Je referme mes bras sur moi-même, une main s'enroulant autour de ma poitrine pour saisir mon cou, l'autre protégeant mon ventre pour s'accrocher à ma cuisse. Mes ongles s'enfoncent dans ma chair, pour chasser ou recréer le souvenir, je ne sais pas. Mon souffle est court, pénible, comme cette fois-là.
"M'imaginer que tout n'était qu'une illusion, c'était reprendre le contrôle sur moi. C'était sauver le peu de moi qu'il me restait. C'était croire que j'étais forte."
Je crois que je n'ai jamais autant pleuré que dans cette pièce. Mis à part peut-être dans mon lit. La nuit. Quand le sommeil ne vient pas et que la frustration vous gagne. Alors on pleure pour se fatiguer. Car oui, je suis fatiguée de pleurer. Mon verre d'eau était sûrement fait d'eau douce à la base. Il risque de devenir la mer si je continue. Madame Monier rapproche de moi la boite de mouchoirs, elle sait que je ne m'en saisi jamais par moi-même.
"Est-ce que vous avez retrouver le contrôle sur votre corps depuis cette époque ? Sans avoir à nier ce qu'il s'est passé ?"
Instinctivement, je referme les mains sur mon bras gauche. Elle l'a vu. Elle n'est pas dupe. Je n'avais pas l'intention de lui parler de ça si tôt. Je ne m'en cache pas, mais l'hiver m'offre l'alibi idéal fait de manches longues. Le printemps me met à nue. Mais à l'heure actuelle, mes gros pulls suffisent encore à cacher sans mal les bandages qui recouvrent ma peau.
"Vous vous faites du mal ?"
Bien sûr qu'elle a compris, elle est expérimentée. Elle a décroisé les jambes et s'est avancée après avoir posé son carnet. Elle m'offre toute son attention, les mains sur les genoux, innocentes. J'enfonce un peu plus mes ongles... Je n'ai pas peur de rouvrir mes plaies, la laine est trop épaisse pour que je me fasse réellement du mal.

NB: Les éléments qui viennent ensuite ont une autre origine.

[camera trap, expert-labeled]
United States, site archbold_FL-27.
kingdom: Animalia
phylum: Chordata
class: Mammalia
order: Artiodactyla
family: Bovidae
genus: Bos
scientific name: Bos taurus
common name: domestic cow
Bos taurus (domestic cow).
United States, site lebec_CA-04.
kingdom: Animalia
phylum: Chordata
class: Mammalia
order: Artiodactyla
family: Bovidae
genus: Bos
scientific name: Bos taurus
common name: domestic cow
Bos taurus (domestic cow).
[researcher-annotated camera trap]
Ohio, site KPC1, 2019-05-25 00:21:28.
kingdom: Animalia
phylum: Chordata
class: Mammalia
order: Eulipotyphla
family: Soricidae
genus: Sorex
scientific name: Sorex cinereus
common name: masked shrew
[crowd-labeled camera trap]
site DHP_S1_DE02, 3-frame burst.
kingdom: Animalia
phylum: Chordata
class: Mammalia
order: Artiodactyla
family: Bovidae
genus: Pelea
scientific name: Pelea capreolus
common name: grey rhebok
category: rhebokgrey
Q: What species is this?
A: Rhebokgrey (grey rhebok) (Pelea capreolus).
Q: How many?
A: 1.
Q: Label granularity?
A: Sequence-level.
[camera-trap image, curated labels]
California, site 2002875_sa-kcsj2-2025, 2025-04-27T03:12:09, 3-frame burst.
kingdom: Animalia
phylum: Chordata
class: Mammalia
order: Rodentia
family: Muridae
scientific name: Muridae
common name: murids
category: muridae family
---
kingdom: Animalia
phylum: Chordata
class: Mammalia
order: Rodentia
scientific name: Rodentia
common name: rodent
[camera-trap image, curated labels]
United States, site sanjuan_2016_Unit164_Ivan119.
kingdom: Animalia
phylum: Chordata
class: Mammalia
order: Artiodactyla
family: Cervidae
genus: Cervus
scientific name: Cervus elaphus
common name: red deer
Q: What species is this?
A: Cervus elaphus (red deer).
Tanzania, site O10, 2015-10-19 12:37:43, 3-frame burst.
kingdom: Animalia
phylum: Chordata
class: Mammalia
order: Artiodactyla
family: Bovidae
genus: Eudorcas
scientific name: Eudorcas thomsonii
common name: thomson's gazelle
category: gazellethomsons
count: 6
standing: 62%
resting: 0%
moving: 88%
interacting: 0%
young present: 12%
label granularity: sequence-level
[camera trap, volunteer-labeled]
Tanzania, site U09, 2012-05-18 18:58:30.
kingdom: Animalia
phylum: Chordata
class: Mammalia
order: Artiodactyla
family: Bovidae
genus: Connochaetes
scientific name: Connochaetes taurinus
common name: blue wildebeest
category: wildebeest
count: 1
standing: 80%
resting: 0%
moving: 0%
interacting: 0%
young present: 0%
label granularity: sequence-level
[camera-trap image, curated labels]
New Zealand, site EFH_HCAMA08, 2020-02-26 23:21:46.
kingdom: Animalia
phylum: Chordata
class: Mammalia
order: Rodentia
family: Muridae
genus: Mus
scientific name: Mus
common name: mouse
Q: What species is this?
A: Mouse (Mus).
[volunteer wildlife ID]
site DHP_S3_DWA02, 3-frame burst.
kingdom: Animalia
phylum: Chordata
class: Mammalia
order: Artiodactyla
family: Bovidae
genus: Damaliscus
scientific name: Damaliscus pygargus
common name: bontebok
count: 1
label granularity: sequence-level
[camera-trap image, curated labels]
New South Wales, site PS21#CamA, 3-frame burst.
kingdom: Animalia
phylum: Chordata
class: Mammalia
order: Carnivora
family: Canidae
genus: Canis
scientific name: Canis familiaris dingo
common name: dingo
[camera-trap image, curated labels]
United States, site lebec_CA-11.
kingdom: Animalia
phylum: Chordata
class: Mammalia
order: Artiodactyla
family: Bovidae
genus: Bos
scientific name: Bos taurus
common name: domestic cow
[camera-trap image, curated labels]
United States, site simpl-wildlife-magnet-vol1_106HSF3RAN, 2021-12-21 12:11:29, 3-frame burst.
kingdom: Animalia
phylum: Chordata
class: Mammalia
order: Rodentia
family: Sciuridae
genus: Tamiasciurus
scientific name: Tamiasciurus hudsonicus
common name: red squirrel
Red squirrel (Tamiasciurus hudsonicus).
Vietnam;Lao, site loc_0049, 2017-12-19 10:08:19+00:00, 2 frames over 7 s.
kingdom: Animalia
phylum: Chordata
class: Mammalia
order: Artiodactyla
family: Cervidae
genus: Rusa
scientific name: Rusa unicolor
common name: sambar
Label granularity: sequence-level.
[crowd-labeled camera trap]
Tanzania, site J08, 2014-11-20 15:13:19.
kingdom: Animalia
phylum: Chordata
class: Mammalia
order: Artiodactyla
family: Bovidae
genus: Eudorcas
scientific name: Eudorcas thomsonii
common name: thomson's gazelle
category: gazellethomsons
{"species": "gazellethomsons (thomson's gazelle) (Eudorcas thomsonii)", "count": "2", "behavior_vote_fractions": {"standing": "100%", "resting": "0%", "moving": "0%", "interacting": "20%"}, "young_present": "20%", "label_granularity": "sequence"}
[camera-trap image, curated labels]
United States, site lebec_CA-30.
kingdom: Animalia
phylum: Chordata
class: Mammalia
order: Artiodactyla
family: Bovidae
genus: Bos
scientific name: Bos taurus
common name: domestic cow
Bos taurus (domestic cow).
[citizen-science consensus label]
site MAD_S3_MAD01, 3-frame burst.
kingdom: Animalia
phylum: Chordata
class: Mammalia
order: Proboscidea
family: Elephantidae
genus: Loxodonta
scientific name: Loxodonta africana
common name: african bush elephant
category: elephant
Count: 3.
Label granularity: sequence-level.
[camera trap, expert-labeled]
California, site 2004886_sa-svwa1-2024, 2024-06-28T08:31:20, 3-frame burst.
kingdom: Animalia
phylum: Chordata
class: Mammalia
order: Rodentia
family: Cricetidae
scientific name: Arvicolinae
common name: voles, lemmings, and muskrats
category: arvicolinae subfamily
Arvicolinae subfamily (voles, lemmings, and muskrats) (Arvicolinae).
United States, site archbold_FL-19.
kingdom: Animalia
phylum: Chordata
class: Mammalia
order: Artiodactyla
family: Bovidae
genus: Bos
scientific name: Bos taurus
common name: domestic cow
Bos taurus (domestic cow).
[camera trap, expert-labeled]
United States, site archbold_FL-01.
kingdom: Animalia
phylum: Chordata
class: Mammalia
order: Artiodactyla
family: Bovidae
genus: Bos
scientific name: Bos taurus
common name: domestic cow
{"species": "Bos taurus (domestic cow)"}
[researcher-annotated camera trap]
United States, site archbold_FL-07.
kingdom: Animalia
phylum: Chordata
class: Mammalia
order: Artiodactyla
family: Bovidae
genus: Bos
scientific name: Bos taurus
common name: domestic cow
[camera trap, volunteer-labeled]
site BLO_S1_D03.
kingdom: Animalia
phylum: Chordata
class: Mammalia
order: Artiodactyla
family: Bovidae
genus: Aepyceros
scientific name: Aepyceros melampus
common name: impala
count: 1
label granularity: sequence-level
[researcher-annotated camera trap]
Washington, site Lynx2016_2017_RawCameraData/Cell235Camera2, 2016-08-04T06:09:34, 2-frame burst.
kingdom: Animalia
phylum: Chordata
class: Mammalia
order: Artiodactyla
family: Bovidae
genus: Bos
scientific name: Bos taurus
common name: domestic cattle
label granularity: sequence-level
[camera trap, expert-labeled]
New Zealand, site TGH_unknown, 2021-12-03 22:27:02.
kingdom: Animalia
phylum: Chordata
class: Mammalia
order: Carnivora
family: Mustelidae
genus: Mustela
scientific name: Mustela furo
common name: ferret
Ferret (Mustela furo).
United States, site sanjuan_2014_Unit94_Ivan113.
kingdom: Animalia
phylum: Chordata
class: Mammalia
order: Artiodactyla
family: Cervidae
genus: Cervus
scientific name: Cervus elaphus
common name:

"J'ai commencé adolescente, au collège. C'était une façon de me punir d'en vouloir à la terre entière pour ma différence. Après lui, c'est devenu une façon de retrouver le contrôle sur mon corps et le mal qui lui est fait. Aujourd'hui, c'est juste pour me forcer à prendre soin de moi. Vous savez ? Ca m'oblige à prendre le temps de nettoyer, de mettre de la crème, de bander..."
C'est peut-être un peu étrange, mais au moins c'est moi qui choisi quand mon corps saigne, et comment il est soigné.
"-Qu'est-ce que vous utilisez ?
-Un cutter à papier. Enfin, des cutters à papier.
-Vous pourriez les amener à notre prochaine séance ?"
Oui, faisons ça. Puisque j'ai décidé de m'en sortir... Après l'ajout de médocs, on va enlever les lames.